## Excerpted records
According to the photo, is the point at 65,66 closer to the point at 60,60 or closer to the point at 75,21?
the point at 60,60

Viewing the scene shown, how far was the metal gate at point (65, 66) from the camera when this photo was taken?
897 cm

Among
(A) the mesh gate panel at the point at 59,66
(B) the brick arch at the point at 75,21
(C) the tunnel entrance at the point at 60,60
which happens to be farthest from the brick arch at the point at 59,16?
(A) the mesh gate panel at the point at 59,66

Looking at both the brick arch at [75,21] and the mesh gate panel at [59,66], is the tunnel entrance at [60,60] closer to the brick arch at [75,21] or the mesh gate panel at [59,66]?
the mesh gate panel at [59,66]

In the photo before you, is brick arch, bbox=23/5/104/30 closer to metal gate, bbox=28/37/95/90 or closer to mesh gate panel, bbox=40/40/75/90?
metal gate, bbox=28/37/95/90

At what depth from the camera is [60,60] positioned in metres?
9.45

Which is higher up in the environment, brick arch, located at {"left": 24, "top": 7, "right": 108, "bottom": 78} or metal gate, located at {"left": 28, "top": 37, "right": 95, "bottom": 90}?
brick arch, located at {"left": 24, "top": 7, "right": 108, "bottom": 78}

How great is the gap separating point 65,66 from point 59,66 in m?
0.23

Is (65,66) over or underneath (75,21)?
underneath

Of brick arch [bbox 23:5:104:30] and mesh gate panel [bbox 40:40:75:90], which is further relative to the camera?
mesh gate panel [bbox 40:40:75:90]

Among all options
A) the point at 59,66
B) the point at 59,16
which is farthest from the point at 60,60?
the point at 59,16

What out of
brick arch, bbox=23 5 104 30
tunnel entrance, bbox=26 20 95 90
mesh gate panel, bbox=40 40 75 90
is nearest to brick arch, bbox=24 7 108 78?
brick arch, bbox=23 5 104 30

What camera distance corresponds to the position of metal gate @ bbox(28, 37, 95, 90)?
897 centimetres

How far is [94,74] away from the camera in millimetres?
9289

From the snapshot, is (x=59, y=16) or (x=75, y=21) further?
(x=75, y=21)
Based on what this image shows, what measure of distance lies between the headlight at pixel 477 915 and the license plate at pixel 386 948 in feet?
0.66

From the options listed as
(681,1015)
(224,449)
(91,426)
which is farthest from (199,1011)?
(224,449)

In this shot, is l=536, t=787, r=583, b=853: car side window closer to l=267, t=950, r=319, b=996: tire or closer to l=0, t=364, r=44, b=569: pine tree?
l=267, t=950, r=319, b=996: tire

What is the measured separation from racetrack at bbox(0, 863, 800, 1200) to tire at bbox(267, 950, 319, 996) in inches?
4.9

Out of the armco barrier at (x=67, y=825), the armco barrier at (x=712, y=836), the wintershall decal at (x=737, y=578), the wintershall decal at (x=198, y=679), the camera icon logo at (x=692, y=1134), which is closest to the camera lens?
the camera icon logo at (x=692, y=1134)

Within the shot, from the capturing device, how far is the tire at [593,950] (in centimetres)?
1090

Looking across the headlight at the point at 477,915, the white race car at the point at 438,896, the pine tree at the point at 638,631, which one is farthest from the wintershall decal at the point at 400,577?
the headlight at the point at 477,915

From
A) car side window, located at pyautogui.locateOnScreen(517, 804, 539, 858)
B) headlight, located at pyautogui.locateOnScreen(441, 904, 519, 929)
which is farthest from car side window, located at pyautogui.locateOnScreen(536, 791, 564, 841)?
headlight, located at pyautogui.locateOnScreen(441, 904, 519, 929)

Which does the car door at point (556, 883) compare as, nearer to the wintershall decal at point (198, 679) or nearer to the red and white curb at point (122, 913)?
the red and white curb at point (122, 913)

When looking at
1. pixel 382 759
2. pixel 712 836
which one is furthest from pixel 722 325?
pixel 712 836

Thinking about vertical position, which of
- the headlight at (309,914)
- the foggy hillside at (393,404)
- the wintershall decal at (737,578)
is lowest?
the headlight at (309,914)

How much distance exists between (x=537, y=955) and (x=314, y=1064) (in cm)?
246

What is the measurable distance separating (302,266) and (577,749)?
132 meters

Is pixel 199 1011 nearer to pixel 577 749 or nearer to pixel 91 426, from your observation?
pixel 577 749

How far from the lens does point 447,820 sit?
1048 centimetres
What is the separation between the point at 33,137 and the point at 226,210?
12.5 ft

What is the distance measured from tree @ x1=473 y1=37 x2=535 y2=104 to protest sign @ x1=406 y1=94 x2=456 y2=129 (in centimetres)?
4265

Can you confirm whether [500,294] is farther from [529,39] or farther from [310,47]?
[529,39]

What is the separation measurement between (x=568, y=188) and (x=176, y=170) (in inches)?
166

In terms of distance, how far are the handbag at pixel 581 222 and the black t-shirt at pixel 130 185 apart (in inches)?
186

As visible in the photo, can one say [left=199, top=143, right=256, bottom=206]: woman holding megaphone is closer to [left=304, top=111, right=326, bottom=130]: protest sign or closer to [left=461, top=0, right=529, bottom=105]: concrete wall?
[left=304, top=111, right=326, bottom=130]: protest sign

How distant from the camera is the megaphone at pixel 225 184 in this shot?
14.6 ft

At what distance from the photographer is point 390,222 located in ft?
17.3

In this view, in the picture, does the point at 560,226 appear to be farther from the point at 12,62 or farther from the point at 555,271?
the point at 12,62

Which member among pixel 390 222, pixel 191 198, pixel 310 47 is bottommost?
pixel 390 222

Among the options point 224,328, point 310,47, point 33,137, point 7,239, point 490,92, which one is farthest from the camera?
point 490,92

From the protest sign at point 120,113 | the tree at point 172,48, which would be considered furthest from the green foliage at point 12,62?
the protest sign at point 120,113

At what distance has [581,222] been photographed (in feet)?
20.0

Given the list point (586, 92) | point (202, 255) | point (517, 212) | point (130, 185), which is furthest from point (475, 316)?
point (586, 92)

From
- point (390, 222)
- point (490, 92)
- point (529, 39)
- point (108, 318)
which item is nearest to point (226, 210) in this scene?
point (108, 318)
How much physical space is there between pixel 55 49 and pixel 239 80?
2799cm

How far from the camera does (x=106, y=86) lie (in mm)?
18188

## Objective
Repeat word for word every line from the one that holds "Which member among" to the end. Both ends count.

## Task output
Which member among pixel 390 222, pixel 191 198, pixel 310 47 is bottommost?
pixel 390 222

Among the options point 224,328, point 310,47, point 33,137, point 7,239, point 490,92, which one is farthest from the camera?
point 490,92

From the protest sign at point 120,113 | the tree at point 172,48, which would be considered furthest from the green foliage at point 12,62?
the protest sign at point 120,113

At what distance has [581,222] been photographed (in feet)?
20.0

Given the list point (586, 92) | point (202, 255) | point (517, 212) | point (130, 185), which is furthest from point (475, 316)?
point (586, 92)

From
- point (390, 222)
- point (490, 92)
- point (529, 39)
- point (108, 318)
which item is nearest to point (226, 210) in this scene?
point (108, 318)
How much physical space is there between pixel 55 49 and pixel 239 80?
2799cm

How far from the camera does (x=106, y=86) lie (in mm)?
18188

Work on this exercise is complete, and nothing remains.